• [Your goal] Copy each entry below exactly. No images.
+++ Records for this exercise +++
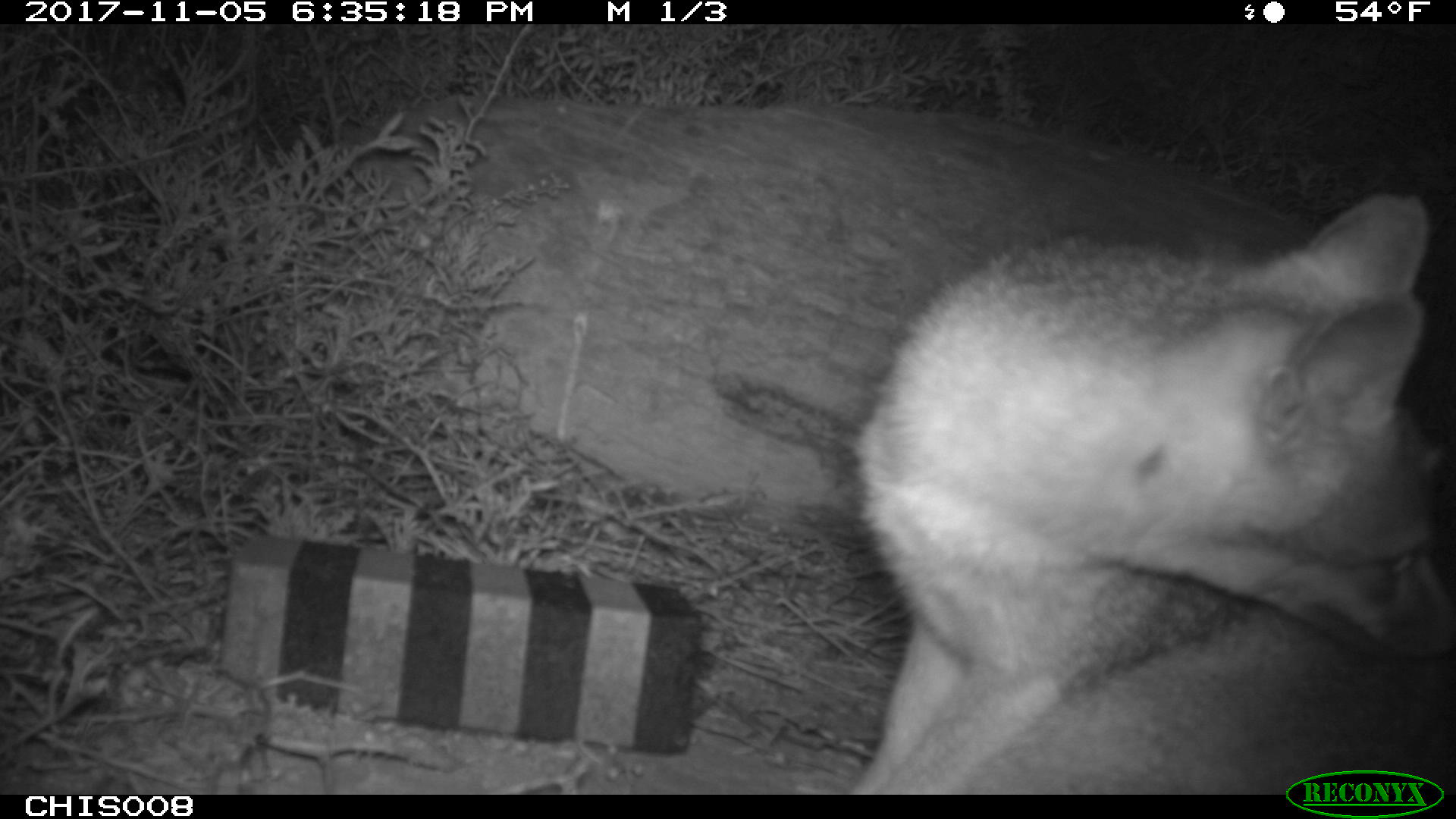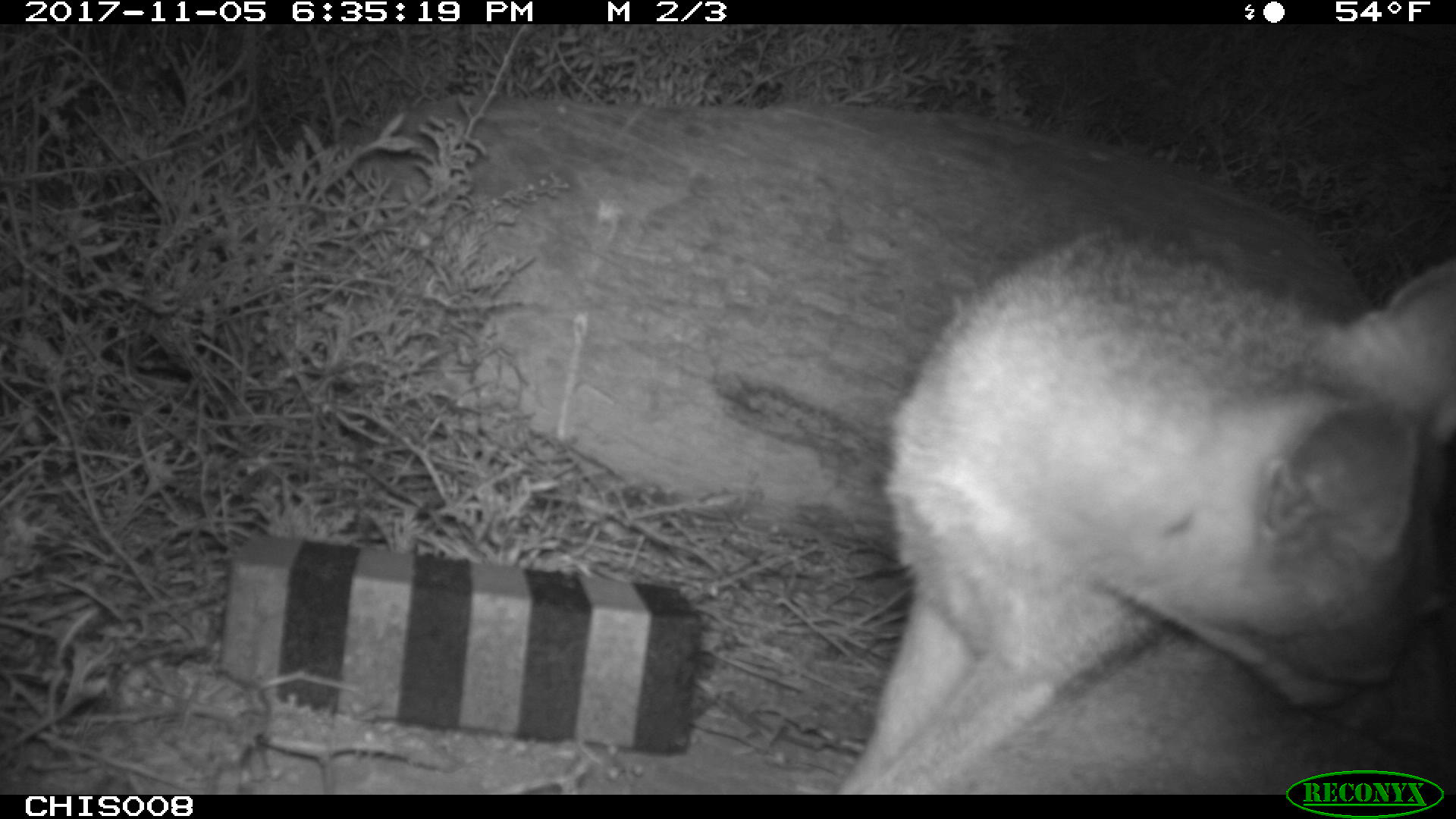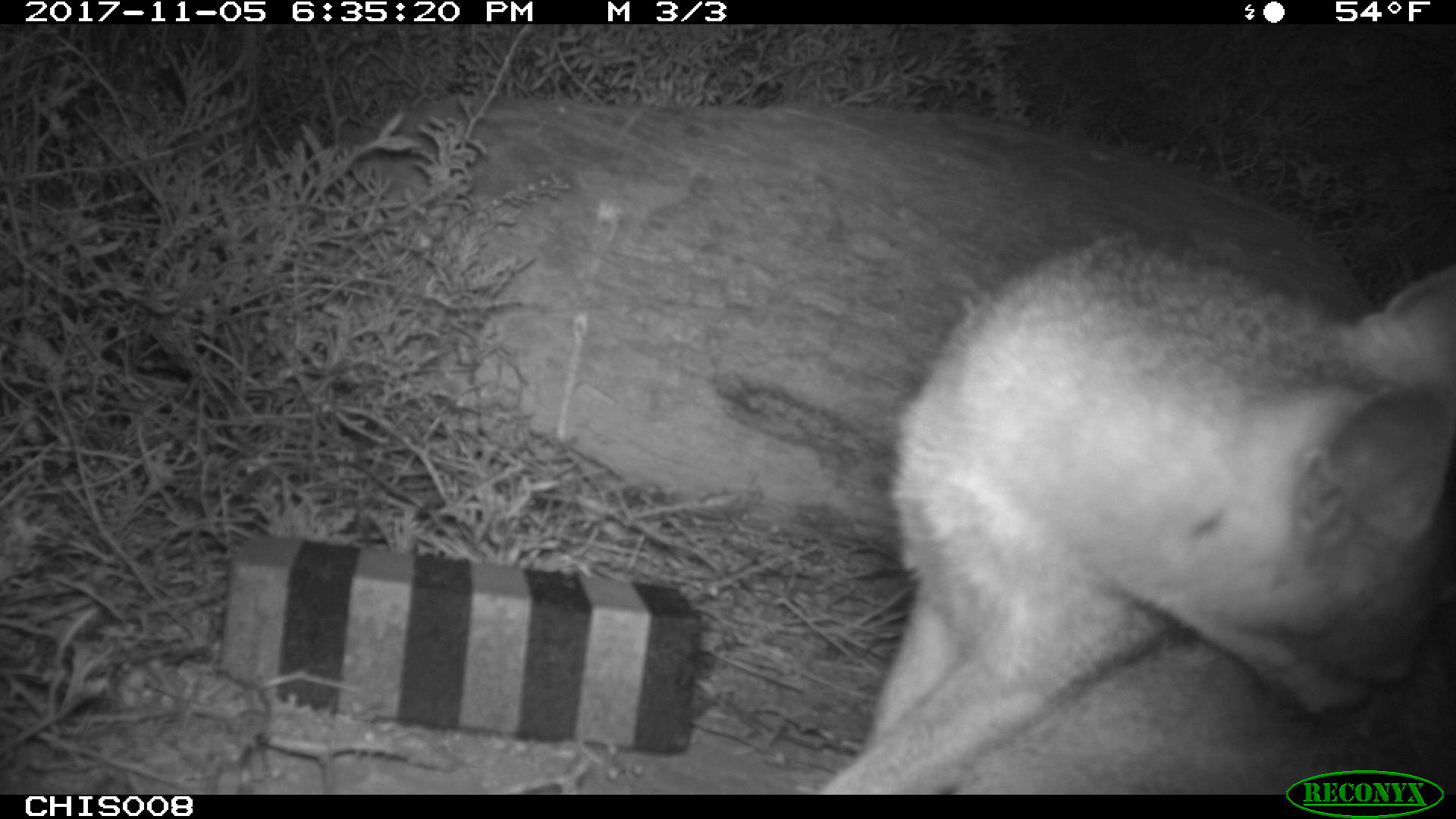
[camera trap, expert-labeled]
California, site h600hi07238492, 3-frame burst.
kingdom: Animalia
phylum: Chordata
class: Mammalia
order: Carnivora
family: Canidae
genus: Urocyon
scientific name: Urocyon littoralis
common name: island fox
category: fox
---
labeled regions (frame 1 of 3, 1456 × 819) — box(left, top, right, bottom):
fox: box(845, 191, 1455, 795)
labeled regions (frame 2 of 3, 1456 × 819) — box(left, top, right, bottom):
fox: box(834, 227, 1455, 794)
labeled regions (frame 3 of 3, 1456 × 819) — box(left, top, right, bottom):
fox: box(790, 236, 1455, 795)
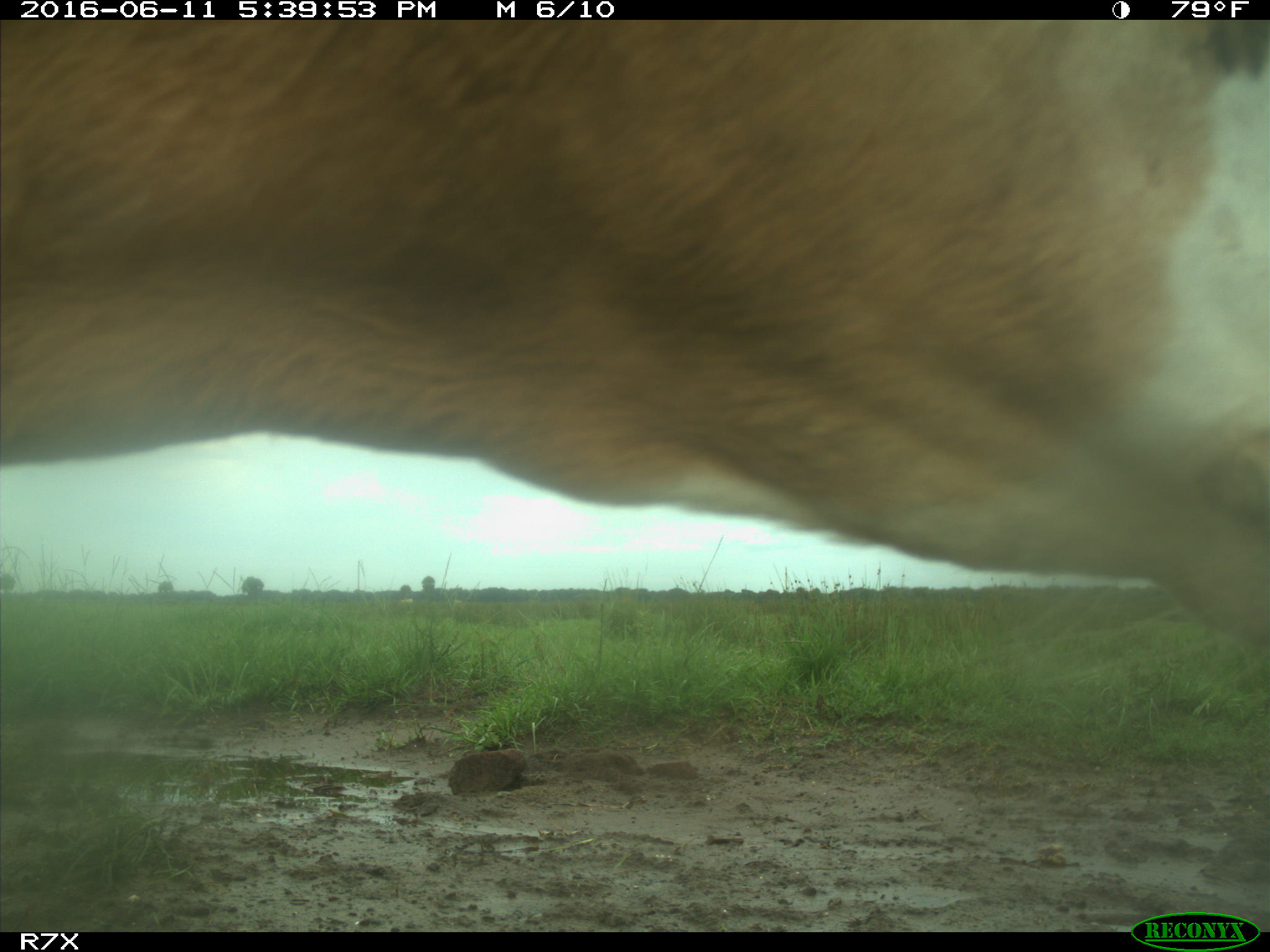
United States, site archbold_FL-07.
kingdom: Animalia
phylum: Chordata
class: Mammalia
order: Artiodactyla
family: Bovidae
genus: Bos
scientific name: Bos taurus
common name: domestic cow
+++
• [Answer section]
[camera trap, expert-labeled]
California, site h600hi07238492, 3-frame burst.
kingdom: Animalia
phylum: Chordata
class: Mammalia
order: Carnivora
family: Canidae
genus: Urocyon
scientific name: Urocyon littoralis
common name: island fox
category: fox
---
labeled regions (frame 1 of 3, 1456 × 819) — box(left, top, right, bottom):
fox: box(845, 191, 1455, 795)
labeled regions (frame 2 of 3, 1456 × 819) — box(left, top, right, bottom):
fox: box(834, 227, 1455, 794)
labeled regions (frame 3 of 3, 1456 × 819) — box(left, top, right, bottom):
fox: box(790, 236, 1455, 795)
United States, site archbold_FL-07.
kingdom: Animalia
phylum: Chordata
class: Mammalia
order: Artiodactyla
family: Bovidae
genus: Bos
scientific name: Bos taurus
common name: domestic cow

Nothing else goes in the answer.